Mengutip pesan Presiden pertama Republik Indonesia Ir. Soekarno, Kapolres menyampaikan pentingnya peran pemuda dalam membangun bangsa.
“Beri saya pemuda, maka akan kuguncangkan dunia,” ujar Kapolres menirukan semangat Bung Karno di hadapan para siswa.
Kapolres menegaskan bahwa para pelajar saat ini merupakan aset bangsa yang harus memiliki cita-cita tinggi, disiplin, serta semangat pantang menyerah dalam meraih keberhasilan.
Menurutnya, masa remaja merupakan fase pencarian jati diri yang sangat rentan terhadap pengaruh lingkungan sehingga dibutuhkan arahan, bimbingan, serta role model yang baik agar para pelajar tidak salah dalam menentukan jalan kehidupan dan masa depan mereka.
Karena itu, melalui kegiatan sebagai pembina upacara, Kapolres ingin menanamkan nilai kedisiplinan, tanggung jawab, serta kesadaran hukum kepada para pelajar agar tidak terjerumus dalam kenakalan remaja maupun pergaulan negatif yang dapat merusak masa depan.
Kapolres juga mengingatkan pentingnya fokus terhadap tujuan, memiliki komitmen kuat, dan semangat kerja keras dalam menggapai cita-cita.
“No Pain No Gain, bersakit-sakit dahulu, bersenang-senang kemudian,” pesan Kapolres memberi motivasi kepada seluruh siswa.
Selain memberikan motivasi pendidikan, Kapolres Langkat juga menekankan pentingnya bijak menggunakan media sosial di era digital saat ini.
Kapolres mengingatkan bahwa di era digital saat ini opini dan persepsi sering kali mengaburkan fakta yang sebenarnya.
Karena itu, para pelajar diminta untuk tidak mudah percaya terhadap informasi yang beredar di media sosial tanpa mengetahui kebenarannya.
Kapolres mengajak para siswa untuk melakukan tabayun atau verifikasi terlebih dahulu sebelum mempercayai maupun menyebarkan suatu informasi agar tidak terjebak hoaks, provokasi, maupun berita menyesatkan yang dapat merugikan diri sendiri dan orang lain.

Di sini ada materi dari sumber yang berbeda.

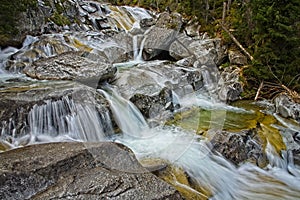 Cold Creak Waterfalls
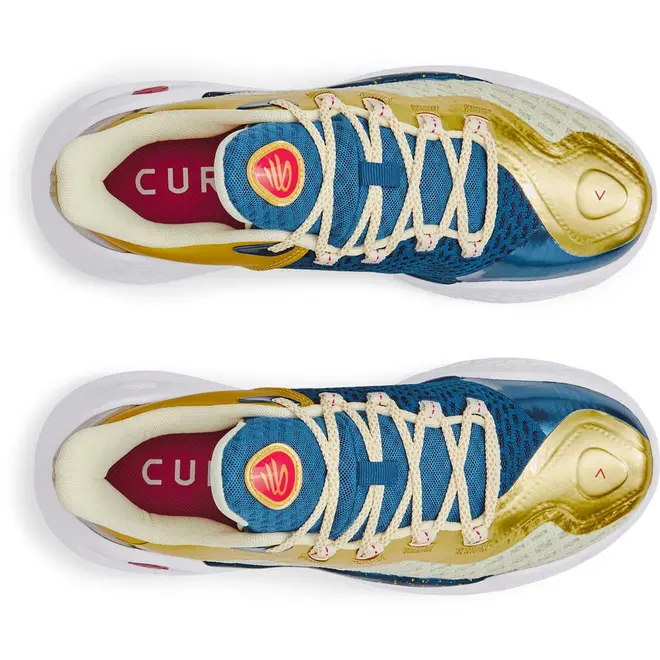 Tênis de Basquete Under Armour Curry 11 Championship Mindset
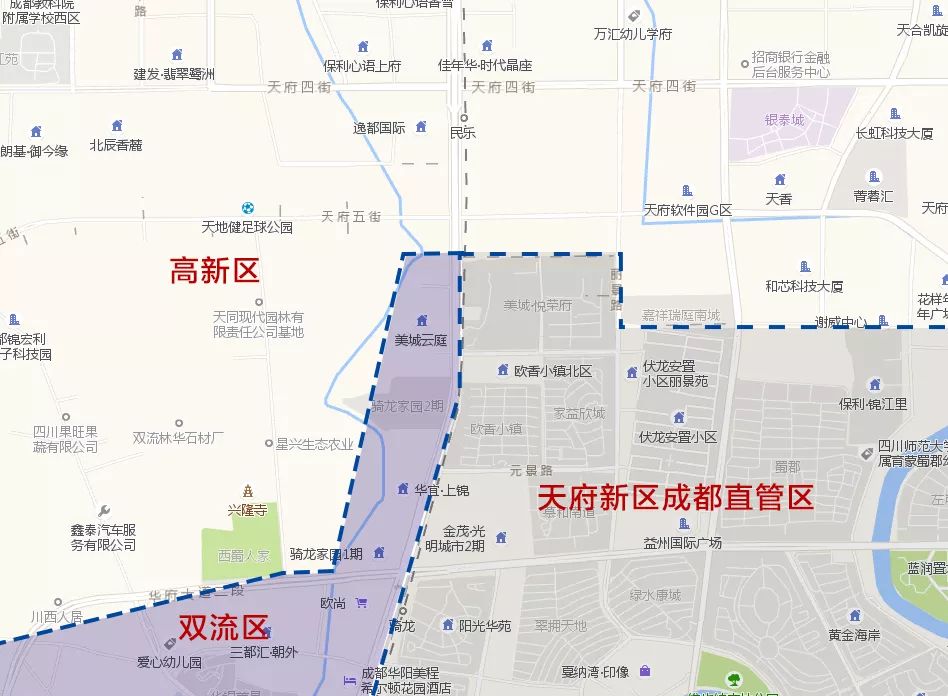 城市糾錯本你們對成都高新區的認識太片面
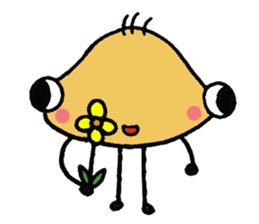 Kororin and purple sticker #3456678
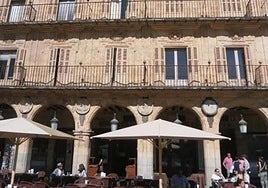 El inmueble objeto del cambio de uso.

Dalam amanatnya, Kapolres turut menyoroti berbagai bentuk kenakalan remaja seperti geng motor, penyalahgunaan narkoba, tidak menghormati guru, hingga tindakan bullying atau perundungan di lingkungan sekolah.
Menurut Kapolres, bullying bukan hanya berdampak terhadap mental dan psikologis korban, tetapi juga dapat menimbulkan konsekuensi hukum bagi pelakunya.
Karena itu, Kapolres mengajak seluruh pelajar untuk saling menghargai, saling mendukung, dan menjadikan perbedaan sebagai sarana untuk saling melengkapi, bukan saling merendahkan.